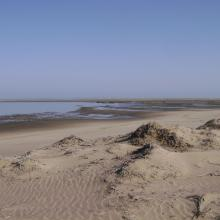 View across the lagoon at low tide, looking north-west.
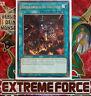 YU-GI-OH! Extreme Force EXFO-DE Karten zur Auswahl NEU YGO Karten choose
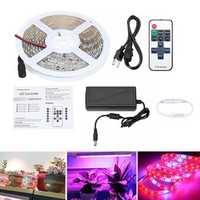 DC12V 5M 5050 Red:Blue 5:1 Full Spectrum LED Grow Strip Hydroponic Plant Light Kit + Power Adapter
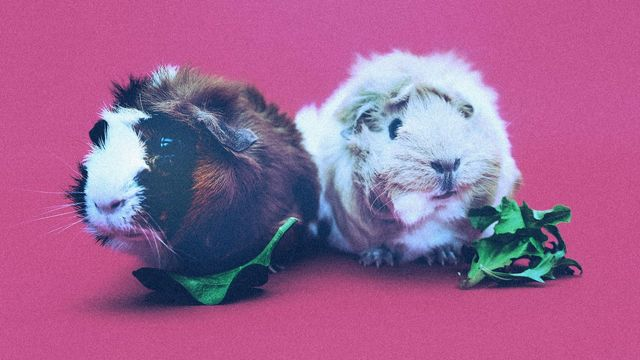 Be the Guinea Pig for New Policies at Work featured image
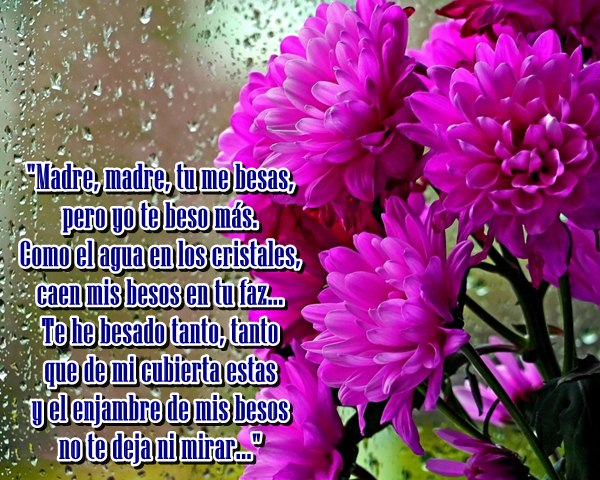 lluvis-flores-lilas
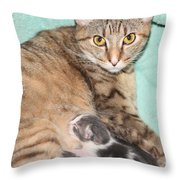 Mama Cat And Her Kittens Throw Pillow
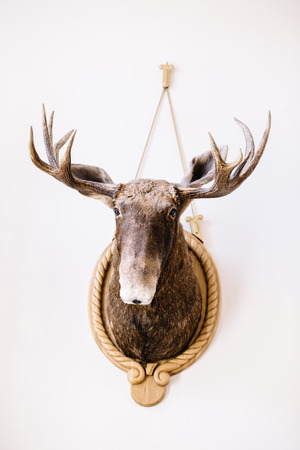 great hunting trophy on the wall white background Stock Photo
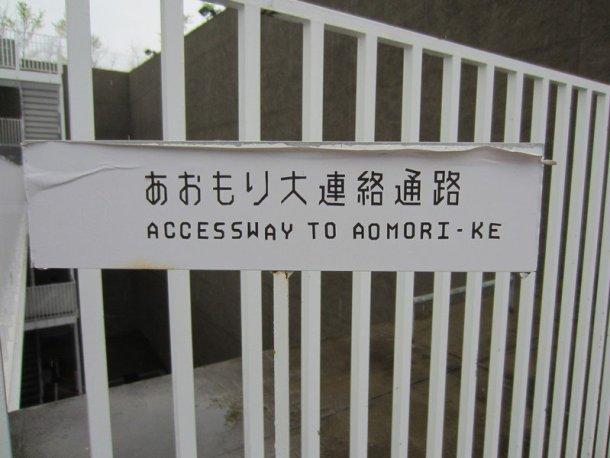aomori museum of art 3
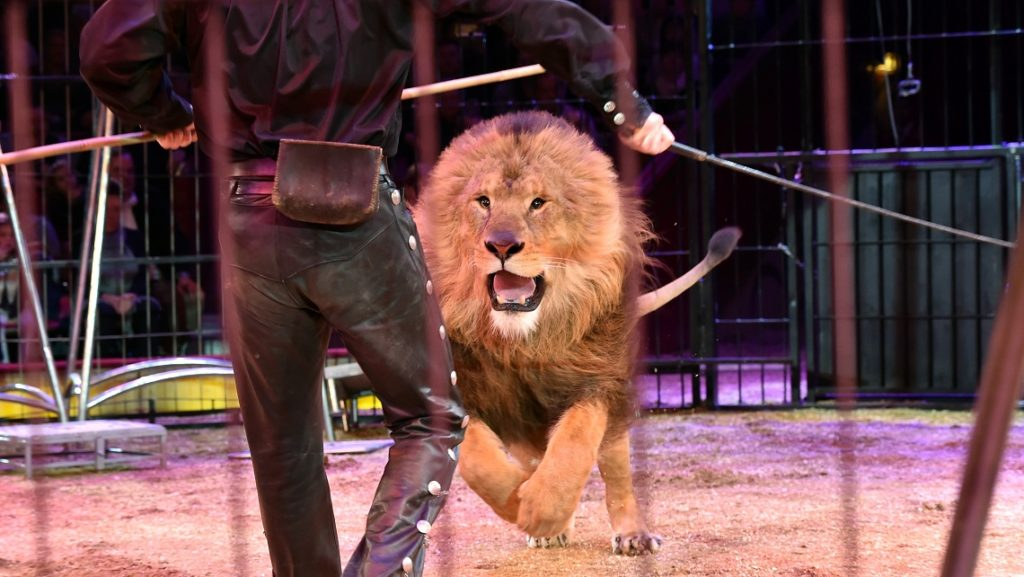 Circo senza animali, finalmente in Italia arrivano i primi risultati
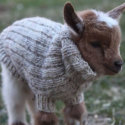 turtleneck-goat-80484-125x125-45688.jpg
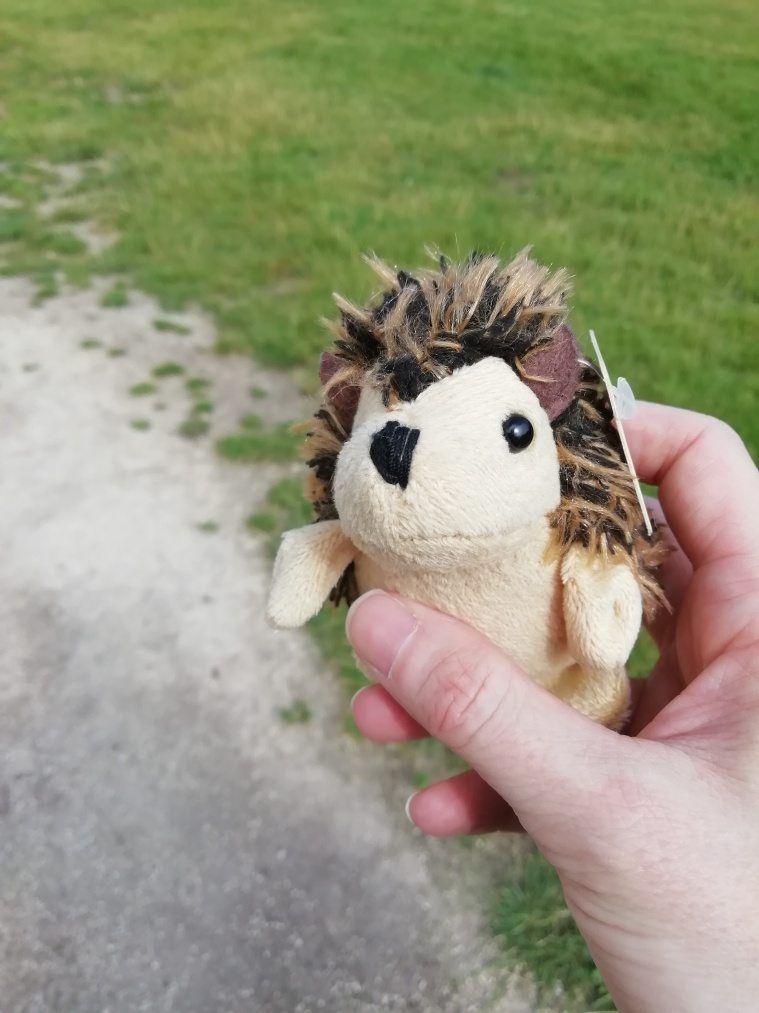 Small hedgehog toy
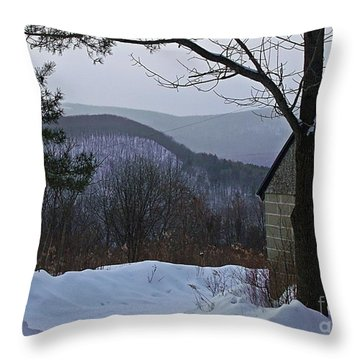 Throw Pillow featuring the photograph Two Valley View by Christian Mattison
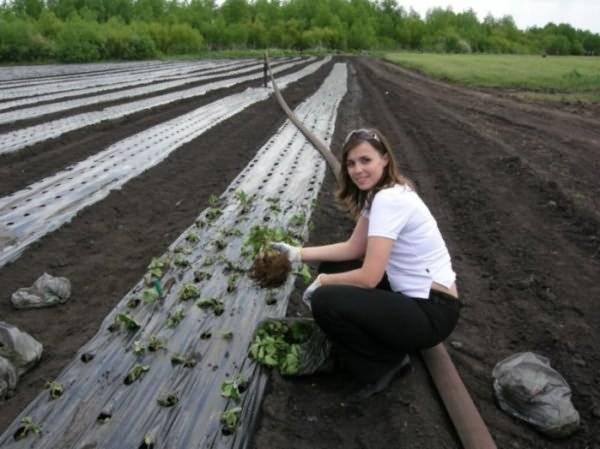 Когда садить (сеять) помидоры на рассаду в 2021 году в сибири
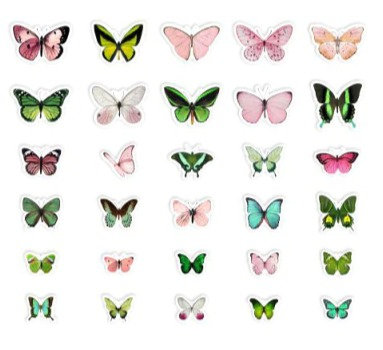 Butterfly clear stickers slide transfer embed in resin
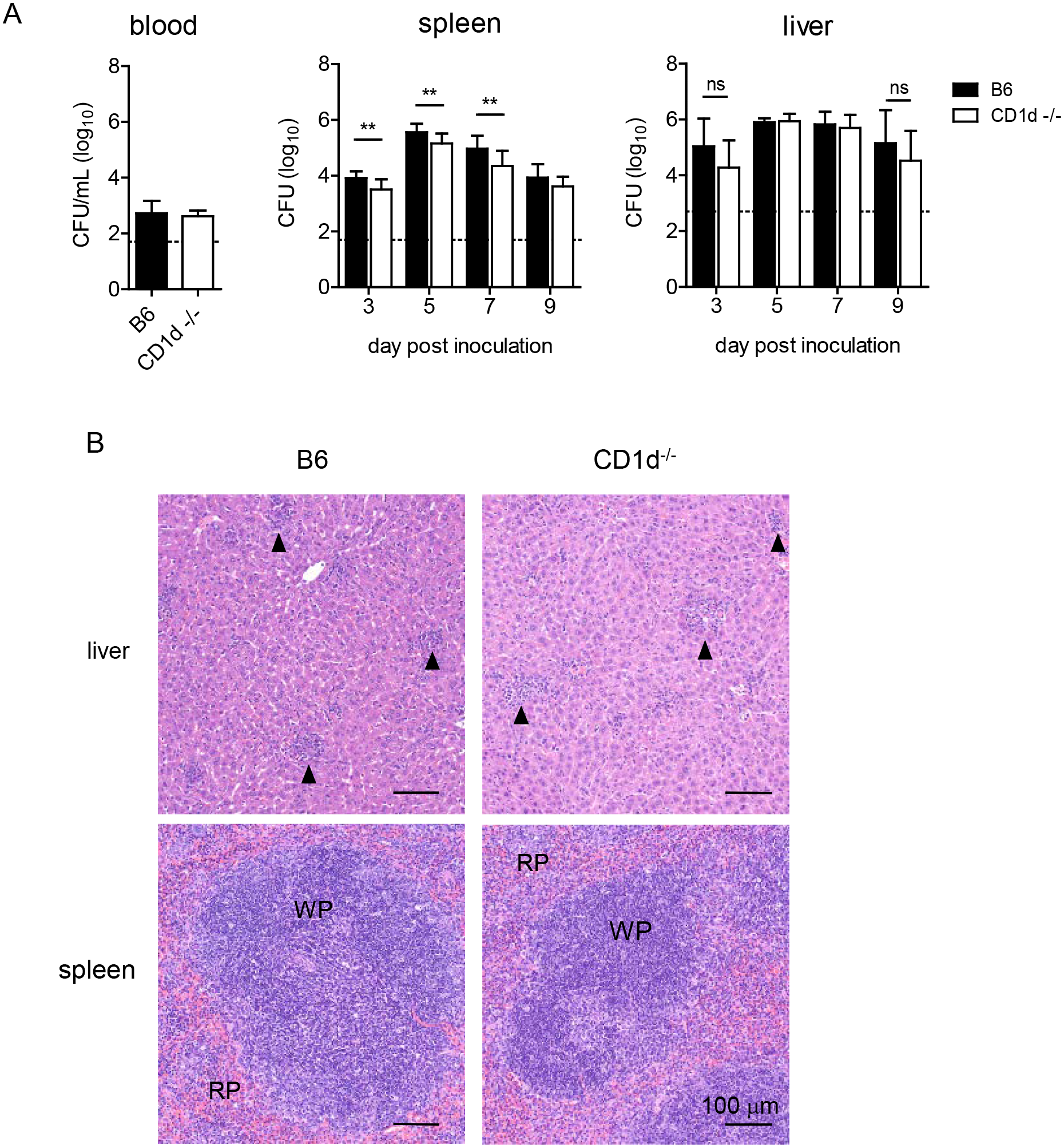 CD1d<sup>-/-</sup> mice have reduced splenic LVS burden but no difference in the liver.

- - - - - - -

Problem statement: The answer must be an exact copy of the lines from the one with "Throw Pillow featuring" through the final line above, both ends included, and nothing else; pictures stay out.

Solution below:
 Throw Pillow featuring the photograph Two Valley View by Christian Mattison
 Когда садить (сеять) помидоры на рассаду в 2021 году в сибири
 Butterfly clear stickers slide transfer embed in resin
 CD1d<sup>-/-</sup> mice have reduced splenic LVS burden but no difference in the liver.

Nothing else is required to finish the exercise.